WRITTEN PROBLEM
Recast the data below as a Markdown table with two columns, "Row" for the row number and "Line" for the line itself, skipping blank lines. Leave the pictures out.

[Begin SUPPLIED MATERIAL]

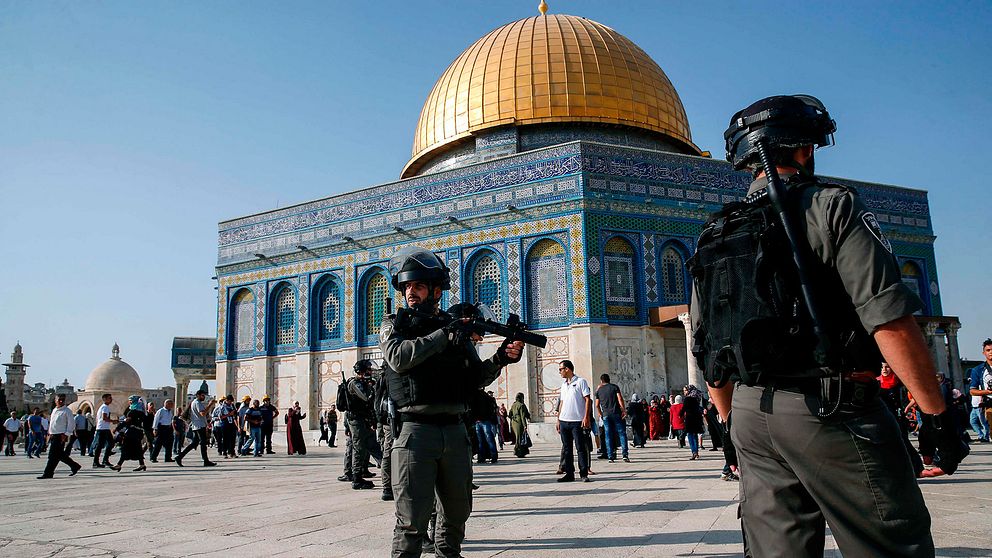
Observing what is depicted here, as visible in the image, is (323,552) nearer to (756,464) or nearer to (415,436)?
(415,436)

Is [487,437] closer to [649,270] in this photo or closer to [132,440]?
[132,440]

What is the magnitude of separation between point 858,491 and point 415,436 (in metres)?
2.06

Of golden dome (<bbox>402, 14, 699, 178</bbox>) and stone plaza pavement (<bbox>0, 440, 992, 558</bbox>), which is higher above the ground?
golden dome (<bbox>402, 14, 699, 178</bbox>)

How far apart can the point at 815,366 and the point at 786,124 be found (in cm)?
84

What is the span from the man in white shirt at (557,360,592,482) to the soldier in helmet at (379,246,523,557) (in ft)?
15.9

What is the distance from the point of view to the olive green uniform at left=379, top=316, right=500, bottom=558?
11.1 feet

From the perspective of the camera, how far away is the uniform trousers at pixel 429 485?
3371 millimetres

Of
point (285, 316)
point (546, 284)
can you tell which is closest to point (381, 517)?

[End SUPPLIED MATERIAL]

RESULT BELOW
| Row | Line |
|---|---|
| 1 | Observing what is depicted here, as visible in the image, is (323,552) nearer to (756,464) or nearer to (415,436)? |
| 2 | (415,436) |
| 3 | Is [487,437] closer to [649,270] in this photo or closer to [132,440]? |
| 4 | [132,440] |
| 5 | What is the magnitude of separation between point 858,491 and point 415,436 (in metres)? |
| 6 | 2.06 |
| 7 | Of golden dome (<bbox>402, 14, 699, 178</bbox>) and stone plaza pavement (<bbox>0, 440, 992, 558</bbox>), which is higher above the ground? |
| 8 | golden dome (<bbox>402, 14, 699, 178</bbox>) |
| 9 | How far apart can the point at 815,366 and the point at 786,124 be found (in cm)? |
| 10 | 84 |
| 11 | What is the span from the man in white shirt at (557,360,592,482) to the soldier in helmet at (379,246,523,557) (in ft)? |
| 12 | 15.9 |
| 13 | What is the distance from the point of view to the olive green uniform at left=379, top=316, right=500, bottom=558? |
| 14 | 11.1 feet |
| 15 | From the perspective of the camera, how far away is the uniform trousers at pixel 429 485? |
| 16 | 3371 millimetres |
| 17 | Of |
| 18 | point (285, 316) |
| 19 | point (546, 284) |
| 20 | can you tell which is closest to point (381, 517)? |